A multi-vector distributed denial-of-service (DDoS) attack peaked just under 2 Tbps, making it one of the largest ever recorded.
Cloudflare says it has detected and stopped a multi-vector attack that combines DNS amplification attack and UDP flood. While DNS amplification clogs victims' bandwidth, UDP flood can turn the targeted server unresponsive.
The attack was launched from 15,000 bots running a variant of the original Mirai code on Internet of Things (IoT) devices and unpatched GitLab instances. According to Cloudflare, the attack lasted around a minute.
First discovered in 2016, Mirai used malware that infected Linux-operated devices, then self-propagating via open Telnet ports to infect other machines.
The 2 Tbps attack spotted by Cloudflare comes days after researchers at Rapid7 identified a GitLab vulnerability that could allow threat actors to run botnet malware on an infected server remotely. Researchers found close to 60,000 internet-facing GitLab installations.
According to Cloudflare, multiple terabit-strong DDoS attacks were registered last quarter, and data points to attacks growing in intensity. Quarter-over-quarter reports show that network-layer DDoS attacks increased by 44%.
"While the fourth quarter is not over yet, we have, again, seen multiple terabit-strong attacks that targeted Cloudflare customers," Omer Yoachimik, the author of Cloudflare's blog post, writes.
The distributed-denial-of-service (DDoS) attack against Yandex that was carried out from August to September clocked in at a humongous 22 million requests per second (RPS).
A DDoS caused internet outages in New Zealand when the country's third-largest internet service provider was hit. The attack cut off around 15% of the country's broadband customers from the internet at one point.
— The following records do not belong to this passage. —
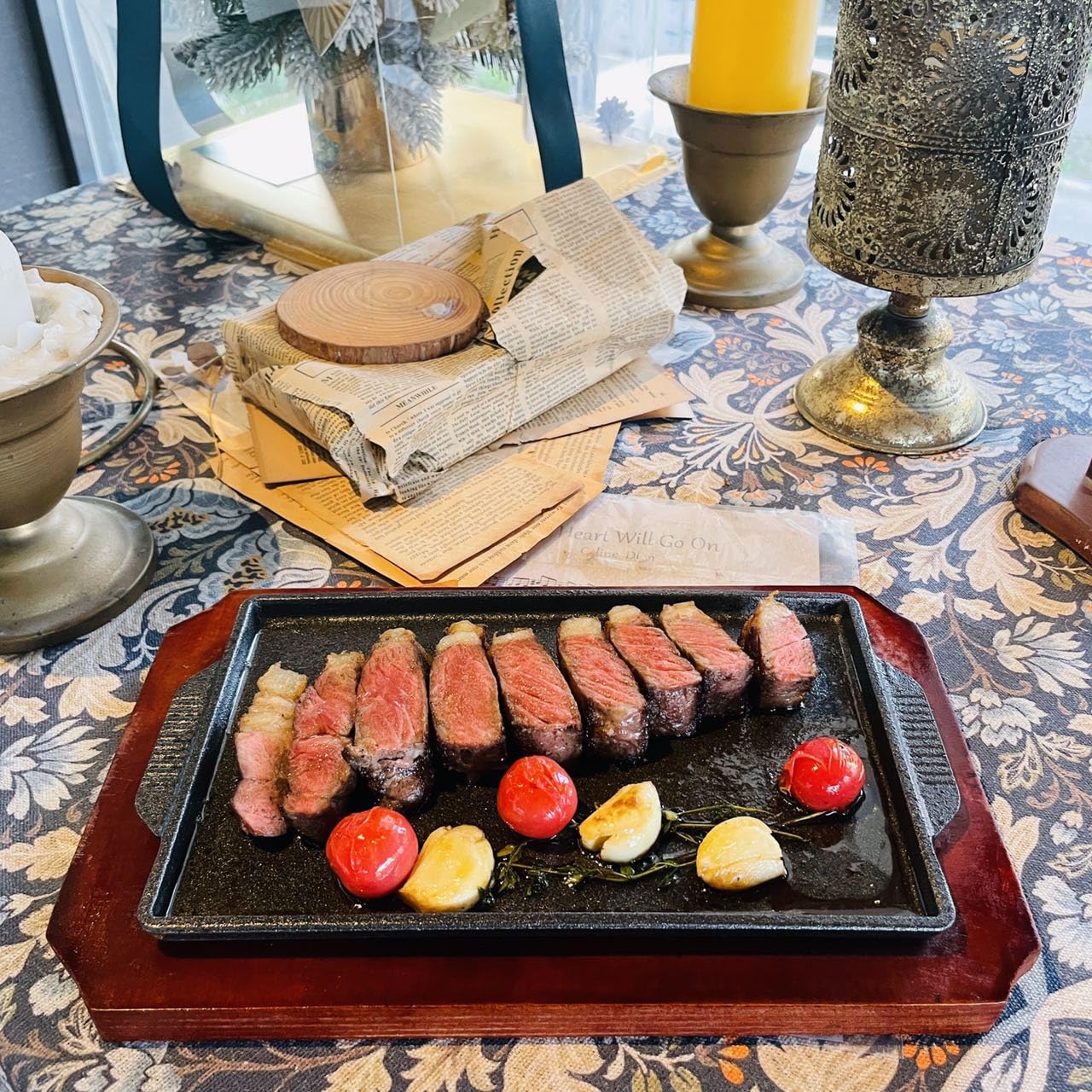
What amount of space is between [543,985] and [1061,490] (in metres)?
0.93

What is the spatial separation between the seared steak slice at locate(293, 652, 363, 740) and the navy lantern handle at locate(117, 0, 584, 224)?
110 centimetres

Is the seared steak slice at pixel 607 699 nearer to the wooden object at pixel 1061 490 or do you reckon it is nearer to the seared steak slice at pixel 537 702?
the seared steak slice at pixel 537 702

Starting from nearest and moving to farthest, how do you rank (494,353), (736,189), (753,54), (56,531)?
1. (56,531)
2. (494,353)
3. (753,54)
4. (736,189)

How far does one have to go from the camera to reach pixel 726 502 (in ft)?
4.40

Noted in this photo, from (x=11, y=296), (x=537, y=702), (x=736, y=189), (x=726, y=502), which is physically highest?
(x=11, y=296)

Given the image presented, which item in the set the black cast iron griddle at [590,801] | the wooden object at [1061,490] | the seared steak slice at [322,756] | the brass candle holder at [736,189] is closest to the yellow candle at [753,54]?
the brass candle holder at [736,189]

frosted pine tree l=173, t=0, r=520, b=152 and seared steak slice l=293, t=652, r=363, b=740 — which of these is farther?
frosted pine tree l=173, t=0, r=520, b=152

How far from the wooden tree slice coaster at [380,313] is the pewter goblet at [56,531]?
0.32 metres

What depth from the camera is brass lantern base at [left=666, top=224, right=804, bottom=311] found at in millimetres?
1751

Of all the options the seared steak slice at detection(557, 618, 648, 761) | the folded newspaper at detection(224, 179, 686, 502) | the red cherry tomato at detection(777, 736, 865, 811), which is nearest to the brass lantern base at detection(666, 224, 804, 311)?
the folded newspaper at detection(224, 179, 686, 502)

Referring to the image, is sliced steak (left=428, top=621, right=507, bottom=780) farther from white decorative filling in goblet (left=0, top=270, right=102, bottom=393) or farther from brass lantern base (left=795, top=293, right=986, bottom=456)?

Recent reports show that 2021 will be yet another record year for the number of DDoS attacks carried out. Threat actors launched approximately 2.9 million DDoS attacks in the first quarter of 2021, a 31% increase from the same time in 2020.
During DDoS attacks, vast numbers of "bots" attack target computers. Hence, many entities are attacking a target, which explains the "distributed" part. The bots are infected computers spread across multiple locations. There isn't a single host. You may be hosting a bot right now and not even know it.
When DDoS attackers direct their bots against a specific target, it has some pretty unpleasant effects. Most importantly, a DDoS attack aims to trigger a "denial of service" response for people using the target system. This takes the target network offline.
If you've repeatedly struggled to access a retail website, you may well have encountered a denial of service. And it can take hours or days to recover from.